@samth it I’d soooo small! Making me sad.

@zenspider ?

@samth just being wistful… This conference used to be huge. I worry it won’t have the impact it used to have.

@chrisg has joined the channel

So I’m using Racket for a class and discovered this, if I do (require 2htdp/planetcute) and then (list heart heart), the REPL only shows one image (the heart isn’t repeated), though interestingly if I ask for the length of that same list, it’s 2

Any idea if that’s expected behavior? Easy enough to tell my class to ignore the fact that the repl isn’t printing out the expected list so it’s not a big deal, just thought I’d bring it up

@chrisg that’s definitely a bug

Thanks @samth, I’ll report it as such :thumbsup:

@samth I just did Chris Granger’s “how long does it take to make a counting button” example… Even learning enough of racket/gui
it only took me 3–4 minutes… but is there something I can have represented in the repl that could do the same thing? I had to have a [parent frame]
thingy to make this demo work and would just like to have a thing drop into the repl w/ some state.
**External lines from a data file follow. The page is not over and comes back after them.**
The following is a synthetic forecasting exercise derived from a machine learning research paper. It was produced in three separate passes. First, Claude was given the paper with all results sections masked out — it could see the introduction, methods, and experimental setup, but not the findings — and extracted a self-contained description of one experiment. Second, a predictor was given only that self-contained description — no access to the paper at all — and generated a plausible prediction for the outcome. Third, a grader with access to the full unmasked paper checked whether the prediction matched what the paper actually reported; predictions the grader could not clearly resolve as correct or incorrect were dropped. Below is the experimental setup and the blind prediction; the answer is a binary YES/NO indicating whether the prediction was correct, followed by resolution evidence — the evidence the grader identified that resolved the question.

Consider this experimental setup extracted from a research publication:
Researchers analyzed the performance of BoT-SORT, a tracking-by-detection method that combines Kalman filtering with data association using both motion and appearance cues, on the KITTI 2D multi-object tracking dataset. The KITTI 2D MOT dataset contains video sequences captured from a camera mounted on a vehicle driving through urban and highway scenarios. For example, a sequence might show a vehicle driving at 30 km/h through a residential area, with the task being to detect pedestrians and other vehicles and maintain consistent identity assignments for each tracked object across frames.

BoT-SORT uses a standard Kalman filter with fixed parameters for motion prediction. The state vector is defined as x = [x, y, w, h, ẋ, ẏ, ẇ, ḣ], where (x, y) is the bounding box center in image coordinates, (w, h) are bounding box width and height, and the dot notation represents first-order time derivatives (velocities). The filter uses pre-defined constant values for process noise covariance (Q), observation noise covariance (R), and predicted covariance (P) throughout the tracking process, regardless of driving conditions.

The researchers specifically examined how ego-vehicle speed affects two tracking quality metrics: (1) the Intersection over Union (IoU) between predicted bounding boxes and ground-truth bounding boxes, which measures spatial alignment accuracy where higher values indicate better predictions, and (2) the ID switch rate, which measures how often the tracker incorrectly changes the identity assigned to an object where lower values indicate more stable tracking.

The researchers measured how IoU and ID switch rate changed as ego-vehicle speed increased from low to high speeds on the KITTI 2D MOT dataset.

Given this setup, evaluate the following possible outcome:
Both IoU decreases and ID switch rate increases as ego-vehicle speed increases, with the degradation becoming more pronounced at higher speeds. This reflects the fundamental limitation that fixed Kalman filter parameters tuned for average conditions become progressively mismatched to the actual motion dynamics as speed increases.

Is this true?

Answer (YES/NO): YES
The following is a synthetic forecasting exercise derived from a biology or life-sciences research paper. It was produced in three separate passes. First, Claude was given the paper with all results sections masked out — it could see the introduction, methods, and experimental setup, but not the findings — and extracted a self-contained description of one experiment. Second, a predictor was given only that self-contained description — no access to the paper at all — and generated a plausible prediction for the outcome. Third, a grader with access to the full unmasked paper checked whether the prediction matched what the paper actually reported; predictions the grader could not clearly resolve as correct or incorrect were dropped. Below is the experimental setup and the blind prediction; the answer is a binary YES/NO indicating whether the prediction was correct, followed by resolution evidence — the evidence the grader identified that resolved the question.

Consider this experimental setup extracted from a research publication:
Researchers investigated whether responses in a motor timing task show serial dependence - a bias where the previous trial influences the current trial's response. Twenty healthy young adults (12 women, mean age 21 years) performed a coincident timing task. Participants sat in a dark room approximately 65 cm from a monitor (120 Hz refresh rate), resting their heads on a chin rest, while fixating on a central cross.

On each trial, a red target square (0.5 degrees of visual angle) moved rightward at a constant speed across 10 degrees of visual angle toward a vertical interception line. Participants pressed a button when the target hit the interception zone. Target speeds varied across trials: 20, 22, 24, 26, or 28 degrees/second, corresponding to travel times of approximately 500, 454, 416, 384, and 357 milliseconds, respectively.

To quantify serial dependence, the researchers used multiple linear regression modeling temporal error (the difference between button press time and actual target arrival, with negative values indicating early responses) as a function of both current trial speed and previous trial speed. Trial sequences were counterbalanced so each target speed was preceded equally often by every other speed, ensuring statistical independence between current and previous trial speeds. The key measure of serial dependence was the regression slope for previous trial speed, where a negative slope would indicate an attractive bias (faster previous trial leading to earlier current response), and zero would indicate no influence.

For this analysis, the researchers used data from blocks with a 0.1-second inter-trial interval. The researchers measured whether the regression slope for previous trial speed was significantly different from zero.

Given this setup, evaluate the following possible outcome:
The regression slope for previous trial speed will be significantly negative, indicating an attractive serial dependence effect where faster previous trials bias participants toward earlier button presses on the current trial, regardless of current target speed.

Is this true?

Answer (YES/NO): YES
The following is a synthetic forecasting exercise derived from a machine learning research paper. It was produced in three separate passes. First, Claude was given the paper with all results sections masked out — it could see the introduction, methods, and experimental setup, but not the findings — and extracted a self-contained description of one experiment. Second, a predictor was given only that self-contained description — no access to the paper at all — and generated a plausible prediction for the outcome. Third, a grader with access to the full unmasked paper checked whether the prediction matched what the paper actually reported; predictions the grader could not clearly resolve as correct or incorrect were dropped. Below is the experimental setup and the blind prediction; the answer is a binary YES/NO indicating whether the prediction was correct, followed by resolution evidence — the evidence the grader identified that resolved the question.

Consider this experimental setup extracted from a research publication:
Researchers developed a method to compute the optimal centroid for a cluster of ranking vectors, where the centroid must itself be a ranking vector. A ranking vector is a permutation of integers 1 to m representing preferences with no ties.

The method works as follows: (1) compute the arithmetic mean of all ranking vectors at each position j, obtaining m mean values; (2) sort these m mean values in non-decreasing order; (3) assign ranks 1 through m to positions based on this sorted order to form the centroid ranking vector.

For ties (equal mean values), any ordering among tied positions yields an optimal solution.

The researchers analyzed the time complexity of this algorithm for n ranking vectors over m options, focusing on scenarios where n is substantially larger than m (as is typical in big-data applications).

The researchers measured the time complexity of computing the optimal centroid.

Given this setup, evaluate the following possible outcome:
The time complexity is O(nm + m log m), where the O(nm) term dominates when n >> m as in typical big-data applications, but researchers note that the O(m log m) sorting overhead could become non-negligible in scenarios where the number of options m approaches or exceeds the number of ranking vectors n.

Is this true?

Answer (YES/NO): NO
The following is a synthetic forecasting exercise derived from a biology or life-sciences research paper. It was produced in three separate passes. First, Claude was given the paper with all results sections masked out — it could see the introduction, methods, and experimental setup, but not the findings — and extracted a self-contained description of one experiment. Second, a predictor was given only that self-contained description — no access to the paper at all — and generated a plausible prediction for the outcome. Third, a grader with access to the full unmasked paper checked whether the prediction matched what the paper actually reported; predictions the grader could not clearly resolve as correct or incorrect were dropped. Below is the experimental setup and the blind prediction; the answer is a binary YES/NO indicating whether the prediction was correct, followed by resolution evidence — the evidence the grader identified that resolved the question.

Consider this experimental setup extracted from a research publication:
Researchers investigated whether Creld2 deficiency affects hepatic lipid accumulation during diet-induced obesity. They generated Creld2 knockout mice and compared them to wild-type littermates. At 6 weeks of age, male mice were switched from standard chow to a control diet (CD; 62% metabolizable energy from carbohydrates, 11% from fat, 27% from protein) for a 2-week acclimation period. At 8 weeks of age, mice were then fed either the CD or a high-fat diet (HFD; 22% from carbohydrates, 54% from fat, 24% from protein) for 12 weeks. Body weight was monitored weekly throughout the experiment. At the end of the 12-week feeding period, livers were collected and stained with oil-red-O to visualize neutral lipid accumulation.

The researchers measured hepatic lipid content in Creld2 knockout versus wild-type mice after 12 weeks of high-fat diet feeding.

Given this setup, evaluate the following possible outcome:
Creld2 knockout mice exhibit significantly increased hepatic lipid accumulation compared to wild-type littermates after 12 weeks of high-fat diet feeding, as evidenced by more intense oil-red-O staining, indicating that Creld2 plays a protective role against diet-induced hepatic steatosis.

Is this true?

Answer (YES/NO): NO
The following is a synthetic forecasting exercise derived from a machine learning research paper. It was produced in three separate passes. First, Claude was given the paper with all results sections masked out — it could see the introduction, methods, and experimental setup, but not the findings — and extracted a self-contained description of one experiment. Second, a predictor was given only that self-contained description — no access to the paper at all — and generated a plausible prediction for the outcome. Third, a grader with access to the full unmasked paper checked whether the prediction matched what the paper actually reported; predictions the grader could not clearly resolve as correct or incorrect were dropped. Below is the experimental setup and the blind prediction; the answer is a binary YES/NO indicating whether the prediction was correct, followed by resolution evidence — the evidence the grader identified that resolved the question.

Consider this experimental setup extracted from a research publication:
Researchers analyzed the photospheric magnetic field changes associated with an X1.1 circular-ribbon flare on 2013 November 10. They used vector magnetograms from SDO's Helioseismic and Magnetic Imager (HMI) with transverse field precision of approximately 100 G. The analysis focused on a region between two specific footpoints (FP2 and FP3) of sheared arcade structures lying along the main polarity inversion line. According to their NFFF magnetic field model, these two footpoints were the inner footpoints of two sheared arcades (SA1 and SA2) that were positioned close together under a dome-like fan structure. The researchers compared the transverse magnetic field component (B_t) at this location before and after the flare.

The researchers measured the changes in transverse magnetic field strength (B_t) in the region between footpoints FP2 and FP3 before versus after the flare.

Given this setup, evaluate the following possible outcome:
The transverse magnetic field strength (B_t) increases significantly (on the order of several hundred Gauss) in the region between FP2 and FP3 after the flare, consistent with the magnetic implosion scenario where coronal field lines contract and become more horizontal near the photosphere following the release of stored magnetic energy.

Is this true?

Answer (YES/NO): YES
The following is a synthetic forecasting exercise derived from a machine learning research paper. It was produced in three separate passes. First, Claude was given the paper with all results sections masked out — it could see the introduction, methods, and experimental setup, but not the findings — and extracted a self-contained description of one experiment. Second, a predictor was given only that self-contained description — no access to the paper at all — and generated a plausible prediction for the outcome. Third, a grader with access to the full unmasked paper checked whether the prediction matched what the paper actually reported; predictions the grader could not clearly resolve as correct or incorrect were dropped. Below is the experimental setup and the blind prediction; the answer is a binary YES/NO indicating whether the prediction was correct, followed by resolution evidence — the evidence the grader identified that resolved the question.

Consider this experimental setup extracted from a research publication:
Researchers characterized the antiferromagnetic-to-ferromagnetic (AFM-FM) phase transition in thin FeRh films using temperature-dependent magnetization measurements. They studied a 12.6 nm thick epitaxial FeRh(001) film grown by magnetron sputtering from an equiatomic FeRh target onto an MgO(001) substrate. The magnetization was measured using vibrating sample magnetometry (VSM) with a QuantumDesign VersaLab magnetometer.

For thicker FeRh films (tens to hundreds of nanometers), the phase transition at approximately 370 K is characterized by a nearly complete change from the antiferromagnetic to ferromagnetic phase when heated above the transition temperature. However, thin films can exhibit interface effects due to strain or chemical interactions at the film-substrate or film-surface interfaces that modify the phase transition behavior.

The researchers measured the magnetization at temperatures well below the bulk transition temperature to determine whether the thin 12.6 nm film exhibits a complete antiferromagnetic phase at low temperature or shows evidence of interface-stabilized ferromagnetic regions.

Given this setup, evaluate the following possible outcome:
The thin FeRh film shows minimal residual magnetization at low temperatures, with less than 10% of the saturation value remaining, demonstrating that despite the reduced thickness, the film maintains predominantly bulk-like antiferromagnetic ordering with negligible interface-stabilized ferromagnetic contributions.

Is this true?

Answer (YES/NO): NO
@zenspider I don’t think there’s a really easy way to add a button to the repl, but I know very little racket/gui
programming

looks like button-snip%
would be close if it weren’t backed by an image

oh! text-button-snip%

hrm. nope :confused:

@jason_gregory has joined the channel

I’m trying to wrap my head around units and how to think about them. They seem mostly prevalent in gui code written in the pre-Racket days (PLT Games, Slideshow, etc), but they seem like a pretty powerful construct for building other applications and structuring libraries around.

As an example, @lexi.lambda’s envy project seems like a natural fit. envy could produce a signature, and the environment parsing could produce a unit that matches the signature for use everywhere.

but, in testing, you could provide a “mocked” unit…

but, based on my peering into slideshow’s code, it seems like units “infect” — I’m not sure if that’s just the style of slideshow’s codebase, or a practical “limitation” of working with them. Is my understanding accurate?

And, finally: does it make sense to think of a unit as a “parameterizable, reinvokable” module?

@apg Yes, a parameterizable, reinvokable module is definitely the right idea. A unit cannot import or export macros, although macros can be “exported” in unit signatures. Yes, units tend infect if you want to parameterize in interesting ways, and the overhead of doing that is why they’re not used as pervasively as we originally imagined. Units are still a decent option for dealing with mutual dependencies, since units allow cycles in the dependency graph, and modules don’t. Units can also be good for parameterization, but lambda
turns out to be enough more often than not.

@mflatt thanks for the explanation! the other analogy I thought of is simply a class. but, that’s more squinty.

what if units were extended to support a notion of calling into — send
in class terms, such that they could be linked without affecting local bindings (which is where I think the “infectiousness” stems from)?

so for every exportable you could write the equivalent of (unit@ some-function-in-sig)
?

to call the some-function-in-sig
without binding it in your current module’s namespace

sort of a dynamic “fluid” import of sorts

You can use (let () (define-values/invoke-unit ....) ....)
to do that kind of thing.

hmm.. does invoking the unit cost a lot though?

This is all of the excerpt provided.